Excerpt from a dataset
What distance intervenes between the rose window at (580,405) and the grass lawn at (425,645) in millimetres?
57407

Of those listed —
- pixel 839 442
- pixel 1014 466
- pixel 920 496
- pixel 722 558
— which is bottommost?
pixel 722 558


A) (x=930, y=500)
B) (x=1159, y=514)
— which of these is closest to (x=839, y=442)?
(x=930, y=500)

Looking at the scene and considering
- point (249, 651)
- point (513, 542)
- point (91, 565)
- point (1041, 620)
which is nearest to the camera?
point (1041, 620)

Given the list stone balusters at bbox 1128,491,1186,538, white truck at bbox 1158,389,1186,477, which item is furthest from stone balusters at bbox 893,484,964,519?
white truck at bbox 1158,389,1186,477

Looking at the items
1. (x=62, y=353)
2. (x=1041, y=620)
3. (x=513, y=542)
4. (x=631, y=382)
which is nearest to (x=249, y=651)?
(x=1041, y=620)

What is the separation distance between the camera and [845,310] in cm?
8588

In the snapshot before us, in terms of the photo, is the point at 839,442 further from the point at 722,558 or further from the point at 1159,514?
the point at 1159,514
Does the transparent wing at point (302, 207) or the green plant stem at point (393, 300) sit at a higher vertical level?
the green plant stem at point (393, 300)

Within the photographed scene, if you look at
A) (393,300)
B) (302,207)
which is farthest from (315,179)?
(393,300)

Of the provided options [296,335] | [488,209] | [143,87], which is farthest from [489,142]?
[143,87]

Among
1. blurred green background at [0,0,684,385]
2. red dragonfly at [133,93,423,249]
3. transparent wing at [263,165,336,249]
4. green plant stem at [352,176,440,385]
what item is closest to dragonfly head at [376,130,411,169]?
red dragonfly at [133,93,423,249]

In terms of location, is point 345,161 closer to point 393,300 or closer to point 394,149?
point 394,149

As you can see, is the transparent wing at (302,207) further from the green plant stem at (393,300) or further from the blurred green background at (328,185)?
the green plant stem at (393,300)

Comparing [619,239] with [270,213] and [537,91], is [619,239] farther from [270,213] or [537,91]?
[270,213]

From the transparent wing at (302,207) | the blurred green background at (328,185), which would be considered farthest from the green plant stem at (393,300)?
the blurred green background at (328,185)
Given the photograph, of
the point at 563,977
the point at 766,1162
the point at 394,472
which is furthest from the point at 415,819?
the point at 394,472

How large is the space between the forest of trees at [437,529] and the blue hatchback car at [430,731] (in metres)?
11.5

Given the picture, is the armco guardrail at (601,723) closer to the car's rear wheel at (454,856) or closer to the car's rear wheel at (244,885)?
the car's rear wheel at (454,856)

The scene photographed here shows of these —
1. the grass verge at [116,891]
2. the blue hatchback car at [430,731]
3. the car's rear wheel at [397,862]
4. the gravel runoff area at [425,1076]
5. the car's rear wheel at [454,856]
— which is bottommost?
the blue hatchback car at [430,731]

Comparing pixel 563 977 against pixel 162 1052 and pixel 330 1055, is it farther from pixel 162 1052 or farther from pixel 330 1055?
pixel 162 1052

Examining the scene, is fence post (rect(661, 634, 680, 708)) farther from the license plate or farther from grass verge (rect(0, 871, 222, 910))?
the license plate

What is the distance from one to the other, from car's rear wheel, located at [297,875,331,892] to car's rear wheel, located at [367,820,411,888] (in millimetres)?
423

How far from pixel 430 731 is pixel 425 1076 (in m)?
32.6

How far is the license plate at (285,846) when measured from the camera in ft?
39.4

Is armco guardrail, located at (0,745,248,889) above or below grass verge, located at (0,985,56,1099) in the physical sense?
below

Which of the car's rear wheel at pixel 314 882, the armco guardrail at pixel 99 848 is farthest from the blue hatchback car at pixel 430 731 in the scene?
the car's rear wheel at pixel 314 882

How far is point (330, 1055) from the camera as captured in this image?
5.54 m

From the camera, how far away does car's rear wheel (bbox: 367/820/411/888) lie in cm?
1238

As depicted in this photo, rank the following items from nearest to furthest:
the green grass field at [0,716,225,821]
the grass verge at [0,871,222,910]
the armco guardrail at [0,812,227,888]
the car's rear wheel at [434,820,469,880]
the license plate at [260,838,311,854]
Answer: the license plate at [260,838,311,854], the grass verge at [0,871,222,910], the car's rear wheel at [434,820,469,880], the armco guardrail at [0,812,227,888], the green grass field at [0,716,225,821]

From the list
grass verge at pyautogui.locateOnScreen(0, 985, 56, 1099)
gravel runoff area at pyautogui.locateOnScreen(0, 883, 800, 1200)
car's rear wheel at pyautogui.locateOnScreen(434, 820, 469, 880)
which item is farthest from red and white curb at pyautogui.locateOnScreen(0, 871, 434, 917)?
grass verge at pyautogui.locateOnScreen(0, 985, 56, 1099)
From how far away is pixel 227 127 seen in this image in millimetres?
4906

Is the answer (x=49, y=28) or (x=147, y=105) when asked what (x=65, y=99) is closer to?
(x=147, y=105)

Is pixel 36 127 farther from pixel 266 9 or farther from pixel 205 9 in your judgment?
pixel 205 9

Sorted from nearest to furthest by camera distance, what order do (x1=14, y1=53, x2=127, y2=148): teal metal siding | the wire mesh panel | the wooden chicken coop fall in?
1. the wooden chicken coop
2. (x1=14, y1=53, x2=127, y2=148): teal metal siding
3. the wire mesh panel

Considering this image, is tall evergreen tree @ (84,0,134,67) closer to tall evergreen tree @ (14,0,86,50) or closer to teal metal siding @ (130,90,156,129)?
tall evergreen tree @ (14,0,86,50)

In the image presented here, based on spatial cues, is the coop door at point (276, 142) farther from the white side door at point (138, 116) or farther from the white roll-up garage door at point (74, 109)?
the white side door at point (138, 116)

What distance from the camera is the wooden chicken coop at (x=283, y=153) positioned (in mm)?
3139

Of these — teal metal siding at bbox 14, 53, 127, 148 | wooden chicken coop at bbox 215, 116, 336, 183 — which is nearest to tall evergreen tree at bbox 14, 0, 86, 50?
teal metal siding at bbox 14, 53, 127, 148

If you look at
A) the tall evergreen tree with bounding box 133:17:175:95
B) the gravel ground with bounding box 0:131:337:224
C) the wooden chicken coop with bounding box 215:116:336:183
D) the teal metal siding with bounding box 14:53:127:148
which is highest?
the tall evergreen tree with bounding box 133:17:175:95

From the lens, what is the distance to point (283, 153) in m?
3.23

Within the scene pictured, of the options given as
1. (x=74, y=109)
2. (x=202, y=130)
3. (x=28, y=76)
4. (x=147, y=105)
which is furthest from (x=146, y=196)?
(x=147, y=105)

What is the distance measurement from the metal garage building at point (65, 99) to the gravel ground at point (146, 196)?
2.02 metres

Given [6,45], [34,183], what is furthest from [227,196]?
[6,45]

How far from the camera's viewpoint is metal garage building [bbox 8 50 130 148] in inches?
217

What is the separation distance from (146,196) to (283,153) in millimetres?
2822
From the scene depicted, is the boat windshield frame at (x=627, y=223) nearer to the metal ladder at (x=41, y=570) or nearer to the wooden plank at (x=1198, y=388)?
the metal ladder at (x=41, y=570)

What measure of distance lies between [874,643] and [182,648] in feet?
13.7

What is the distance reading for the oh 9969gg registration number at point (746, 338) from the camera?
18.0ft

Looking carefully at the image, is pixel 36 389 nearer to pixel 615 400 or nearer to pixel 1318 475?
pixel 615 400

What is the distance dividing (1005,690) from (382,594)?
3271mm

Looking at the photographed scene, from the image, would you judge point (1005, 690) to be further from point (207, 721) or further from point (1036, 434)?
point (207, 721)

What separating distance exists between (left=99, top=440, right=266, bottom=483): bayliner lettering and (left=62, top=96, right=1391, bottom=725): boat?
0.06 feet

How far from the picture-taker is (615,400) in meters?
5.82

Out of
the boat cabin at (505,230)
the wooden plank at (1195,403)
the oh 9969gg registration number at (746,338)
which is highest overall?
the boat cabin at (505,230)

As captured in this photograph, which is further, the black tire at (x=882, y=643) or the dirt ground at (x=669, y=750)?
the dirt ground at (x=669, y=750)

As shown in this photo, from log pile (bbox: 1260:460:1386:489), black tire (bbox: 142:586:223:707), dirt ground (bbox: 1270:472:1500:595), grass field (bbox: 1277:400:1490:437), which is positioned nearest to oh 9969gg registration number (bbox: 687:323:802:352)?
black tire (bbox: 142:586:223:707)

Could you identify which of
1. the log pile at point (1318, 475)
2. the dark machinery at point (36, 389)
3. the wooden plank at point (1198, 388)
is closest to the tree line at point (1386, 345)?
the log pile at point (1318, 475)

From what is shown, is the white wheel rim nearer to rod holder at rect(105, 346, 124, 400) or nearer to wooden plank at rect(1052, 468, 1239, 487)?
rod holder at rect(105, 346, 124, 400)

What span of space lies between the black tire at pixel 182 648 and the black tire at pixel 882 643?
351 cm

▶ **REQUIRED TASK**:
Return the stretch of items from the line that contains "Is armco guardrail, located" through the line that contains "Answer: the license", both lines included, reproducing each line character for character.

▶ **EXERCISE ANSWER**:
Is armco guardrail, located at (0,745,248,889) above or below grass verge, located at (0,985,56,1099) in the physical sense?
below

Which of the car's rear wheel at pixel 314 882, the armco guardrail at pixel 99 848 is farthest from the blue hatchback car at pixel 430 731 in the scene?
the car's rear wheel at pixel 314 882

How far is point (330, 1055) from the camera as captured in this image?
5.54 m

From the camera, how far away does car's rear wheel (bbox: 367/820/411/888) lie in cm?
1238

As depicted in this photo, rank the following items from nearest to furthest:
the green grass field at [0,716,225,821]
the grass verge at [0,871,222,910]
the armco guardrail at [0,812,227,888]
the car's rear wheel at [434,820,469,880]
the license plate at [260,838,311,854]
Answer: the license plate at [260,838,311,854], the grass verge at [0,871,222,910], the car's rear wheel at [434,820,469,880], the armco guardrail at [0,812,227,888], the green grass field at [0,716,225,821]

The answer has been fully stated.